◆ Assignment:
Find the line containing "Men's formal suit" in the material below, then please transcribe it and each line after it exactly, without the pictures.

◆ Source information:
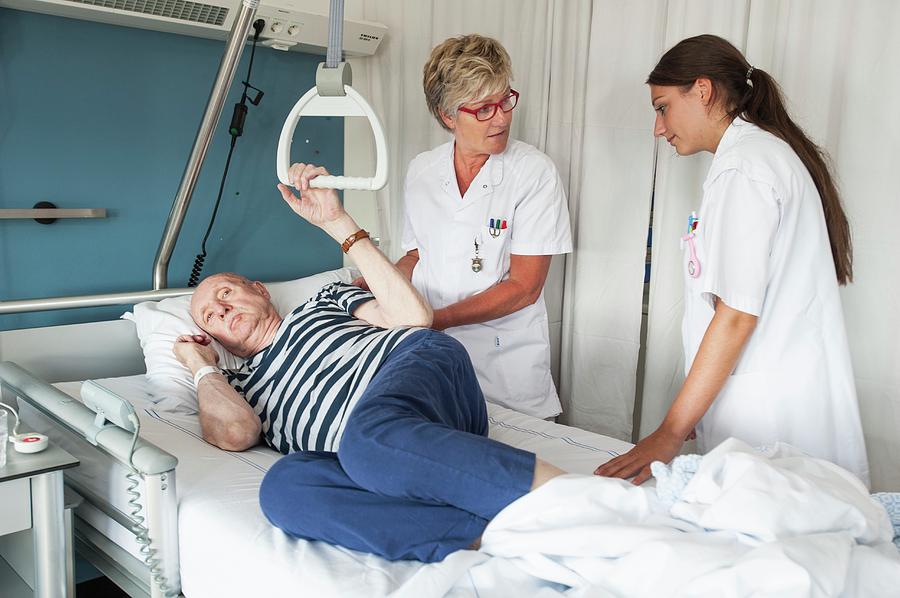 Nurses Assisting Patient Photograph by Arno Massee/science Photo Library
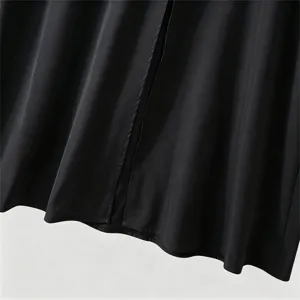Men's formal suit jacket detail showing smooth black fabric, fine stitching and sleek hem line.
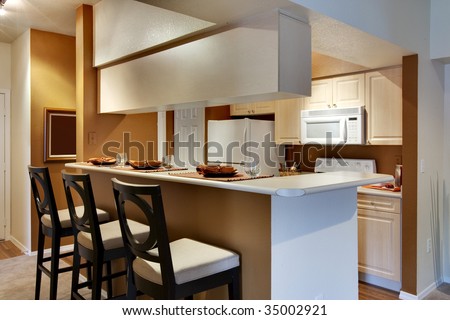 Kitchen area of apartment with high bar-style countertop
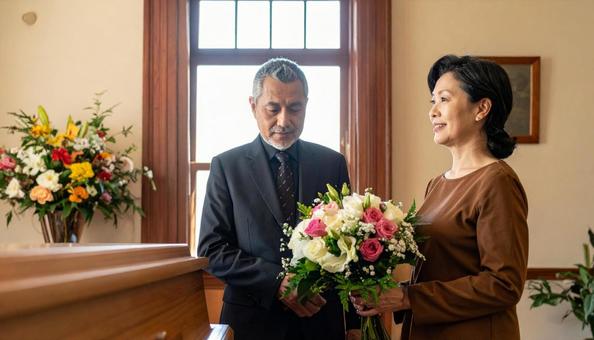 棺を見つめるミドルの男女の写真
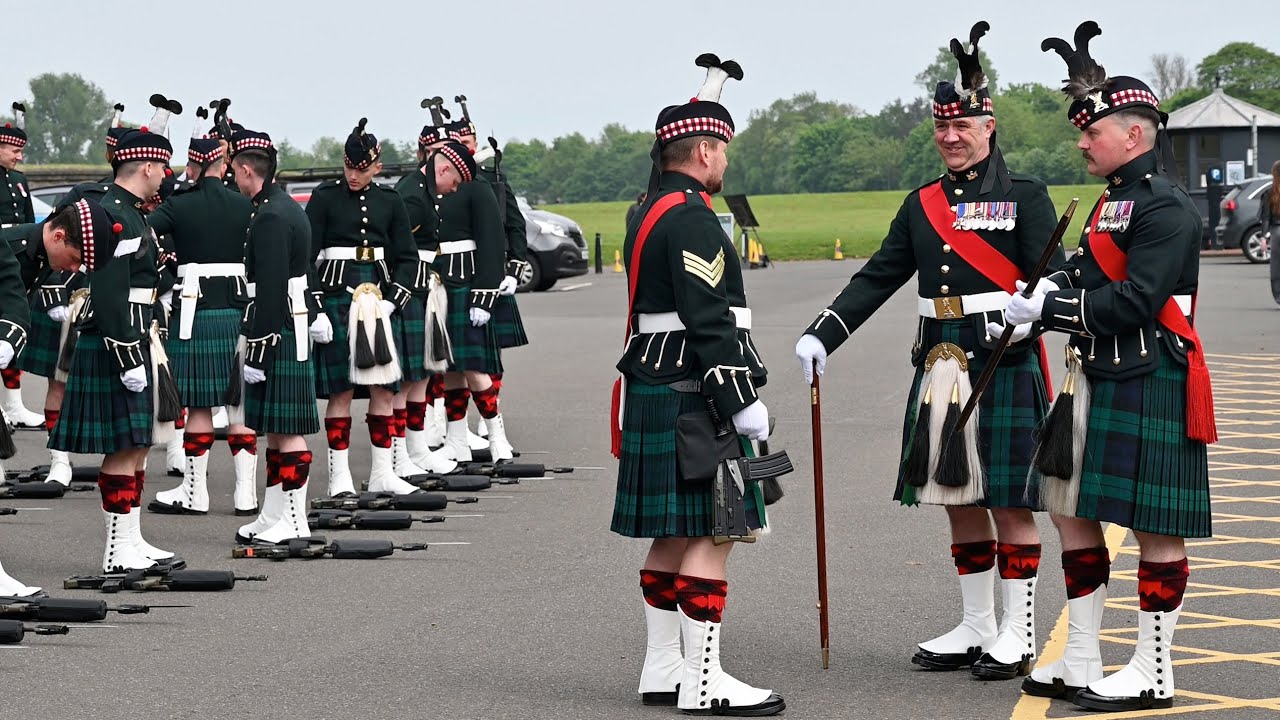 Kilted Royal Guards prepare for duty at Holyrood Palace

◆ Solution for this task:
Men's formal suit jacket detail showing smooth black fabric, fine stitching and sleek hem line.
 Kitchen area of apartment with high bar-style countertop
 棺を見つめるミドルの男女の写真
 Kilted Royal Guards prepare for duty at Holyrood Palace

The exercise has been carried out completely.